An area that the Georgia Tech training has focused on is resolving the conflicts that are inevitable in teams. ‘You have to have a mechanism for working your way through conflicts that is productive rather than destructive,’ says Wilkinson. Students are taught to look for win-win resolutions, but also to know when to compromise and move on to achieve a larger goal. Most importantly, Wilkinson adds, students learn ‘how to start a conversation with someone about a problem in a way that actually might lead to a useful solution.’

Understanding how different personalities can work together is another important skill. ‘Team members really need to understand the kind of emotional needs and operating mindset of the other team members,’ says Wilkinson. According to Schumann, these differences help make a team successful. He describes the GlycoTrackers team as ‘a very colourful mixture of different people with different expertise from different walks of life who brought their own mindsets … eventually, that’s what also makes a difference.’

Structural issues

There are some commonalities to all team work, but Fiore says some unique features of science teams are starting to emerge in the work he and others are doing. One of these is the leadership structure of science. While academic institutions have department heads and faculty chairs, huge power is often also available to what Fiore describes as ‘rock star scientists’, who bring in large grants and prestige, and may operate outside the traditional hierarchies. Fiore suspects that in some circumstances, this is likely to have an impact on how science teams function. 

But while funders and institutions are now keen to encourage team science, they do so in a system that was not always designed for it. ‘You are incentivised to promote your own independent line of research,’ says Fiore. ‘The fact that you need to have a principal investigator (PI) creates a problem in that it produces tension [in deciding] who’s going to be the PI, and it’s not beneficial to a collaborative mindset.’ 
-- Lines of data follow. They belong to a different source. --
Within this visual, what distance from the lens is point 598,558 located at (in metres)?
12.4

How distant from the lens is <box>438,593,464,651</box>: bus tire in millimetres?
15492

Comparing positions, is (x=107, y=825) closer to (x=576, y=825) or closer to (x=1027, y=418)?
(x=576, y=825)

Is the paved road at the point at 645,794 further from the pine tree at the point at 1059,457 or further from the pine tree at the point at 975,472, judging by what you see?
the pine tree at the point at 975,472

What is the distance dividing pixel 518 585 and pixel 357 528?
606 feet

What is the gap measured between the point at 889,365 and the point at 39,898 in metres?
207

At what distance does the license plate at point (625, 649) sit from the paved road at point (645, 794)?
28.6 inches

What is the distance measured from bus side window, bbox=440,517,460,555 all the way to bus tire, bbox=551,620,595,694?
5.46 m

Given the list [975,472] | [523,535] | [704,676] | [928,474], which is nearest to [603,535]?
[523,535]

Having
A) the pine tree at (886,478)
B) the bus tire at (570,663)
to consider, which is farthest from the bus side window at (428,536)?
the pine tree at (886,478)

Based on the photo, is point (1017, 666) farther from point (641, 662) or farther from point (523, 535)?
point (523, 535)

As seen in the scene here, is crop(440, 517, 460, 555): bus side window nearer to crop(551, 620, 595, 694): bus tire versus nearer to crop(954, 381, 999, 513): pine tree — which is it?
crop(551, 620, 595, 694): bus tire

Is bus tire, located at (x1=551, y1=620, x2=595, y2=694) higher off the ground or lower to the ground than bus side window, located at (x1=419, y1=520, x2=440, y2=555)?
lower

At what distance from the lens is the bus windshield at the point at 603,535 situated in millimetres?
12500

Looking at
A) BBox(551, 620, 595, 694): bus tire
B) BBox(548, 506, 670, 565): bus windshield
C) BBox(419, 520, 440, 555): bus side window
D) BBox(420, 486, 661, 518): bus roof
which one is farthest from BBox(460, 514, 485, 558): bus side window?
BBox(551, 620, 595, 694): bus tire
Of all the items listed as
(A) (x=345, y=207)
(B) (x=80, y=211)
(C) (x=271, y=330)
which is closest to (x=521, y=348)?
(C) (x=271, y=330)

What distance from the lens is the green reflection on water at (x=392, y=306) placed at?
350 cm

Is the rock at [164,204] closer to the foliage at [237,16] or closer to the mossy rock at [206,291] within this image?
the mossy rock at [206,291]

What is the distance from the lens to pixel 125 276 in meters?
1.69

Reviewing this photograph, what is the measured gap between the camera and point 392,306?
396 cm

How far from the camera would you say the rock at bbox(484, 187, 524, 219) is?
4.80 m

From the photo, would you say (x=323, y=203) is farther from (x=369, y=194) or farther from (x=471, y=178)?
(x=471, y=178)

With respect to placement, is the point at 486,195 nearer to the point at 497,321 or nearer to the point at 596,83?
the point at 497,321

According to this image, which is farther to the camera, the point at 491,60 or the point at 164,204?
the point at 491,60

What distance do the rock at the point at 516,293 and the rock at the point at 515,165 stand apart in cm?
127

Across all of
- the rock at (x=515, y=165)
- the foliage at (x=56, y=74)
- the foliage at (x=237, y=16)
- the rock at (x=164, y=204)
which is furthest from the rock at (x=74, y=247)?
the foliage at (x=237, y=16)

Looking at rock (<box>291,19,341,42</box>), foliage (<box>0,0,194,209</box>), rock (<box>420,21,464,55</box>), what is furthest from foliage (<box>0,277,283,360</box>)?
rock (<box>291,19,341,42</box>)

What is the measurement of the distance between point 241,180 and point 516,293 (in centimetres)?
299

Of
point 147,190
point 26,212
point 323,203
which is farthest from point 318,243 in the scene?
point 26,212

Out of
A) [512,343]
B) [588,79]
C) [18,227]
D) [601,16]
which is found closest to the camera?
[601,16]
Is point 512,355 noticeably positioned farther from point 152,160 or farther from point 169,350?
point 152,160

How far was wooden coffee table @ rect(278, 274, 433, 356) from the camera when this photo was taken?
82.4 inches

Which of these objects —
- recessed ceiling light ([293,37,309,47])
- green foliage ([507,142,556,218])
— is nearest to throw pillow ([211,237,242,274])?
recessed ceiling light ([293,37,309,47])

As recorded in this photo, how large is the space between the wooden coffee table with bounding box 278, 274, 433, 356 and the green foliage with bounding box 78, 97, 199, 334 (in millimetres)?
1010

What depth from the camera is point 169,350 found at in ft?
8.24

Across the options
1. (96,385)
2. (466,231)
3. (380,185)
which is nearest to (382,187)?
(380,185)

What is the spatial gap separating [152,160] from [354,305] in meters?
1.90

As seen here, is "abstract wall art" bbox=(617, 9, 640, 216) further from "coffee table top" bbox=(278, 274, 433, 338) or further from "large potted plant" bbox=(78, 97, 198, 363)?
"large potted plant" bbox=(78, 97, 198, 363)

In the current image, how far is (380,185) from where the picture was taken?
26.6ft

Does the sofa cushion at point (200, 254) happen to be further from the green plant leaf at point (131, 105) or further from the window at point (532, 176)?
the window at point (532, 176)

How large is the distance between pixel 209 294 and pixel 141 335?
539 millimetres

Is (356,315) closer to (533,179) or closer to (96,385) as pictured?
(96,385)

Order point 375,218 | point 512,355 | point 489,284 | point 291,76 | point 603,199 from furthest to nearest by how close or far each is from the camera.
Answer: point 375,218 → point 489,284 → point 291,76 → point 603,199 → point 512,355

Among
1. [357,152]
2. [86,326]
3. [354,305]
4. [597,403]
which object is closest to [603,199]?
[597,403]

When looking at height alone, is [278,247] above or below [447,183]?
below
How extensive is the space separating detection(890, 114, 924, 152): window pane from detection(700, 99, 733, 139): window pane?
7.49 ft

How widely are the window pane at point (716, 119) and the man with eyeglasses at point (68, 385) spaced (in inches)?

This can also be a problem when it comes to authorship of publications, where it is still assumed that first or last authorships provide much greater value for scientists in terms of the credit they will receive when they come to apply for a new job or a promotion. ‘The institution I work for has a pretty good approach to valuing collaborative activity in general,’ says Wilkinson, but he also knows from interviewing younger academics, that they often worry that this isn’t the case. ‘They [still] believe that there are places where that collaborative effort would not be valued.’ Fiore has hopes that this might be changing with the development of systems such as the CRediT (Contributor Roles Taxonomy) classification, used by some journals to allow for detailed information about individual contributions to collaborative work. 

In recent years, Smith says, the EPSRC has recognised ‘that research projects are increasingly conducted by teams of people, rather than individuals,’ and has begun to experiment with new approaches to supporting team science, including broadening the ways it recognises the different contributions and responsibilities people have in the delivery of projects. One change has been introducing co-PI roles in several programmes that support interdisciplinary or industry-focused collaborations. 

Another sign of a change has been the Royal Society of Chemistry’s introduction of a number of team awards, including the Chemistry Biology Interface Division Horizon Prize. This year the prize was awarded to the GlycoTrackers team of around 50 researchers, including Schumann. ‘I think it’s appropriate that we get away from recognising only one person and go towards recognising the team,’ he says. He sees this as another sign of a change in culture that is now apparent in most chemistry departments: ‘There aren’t many labs that only pursue their own research and are successful doing it without working with others.’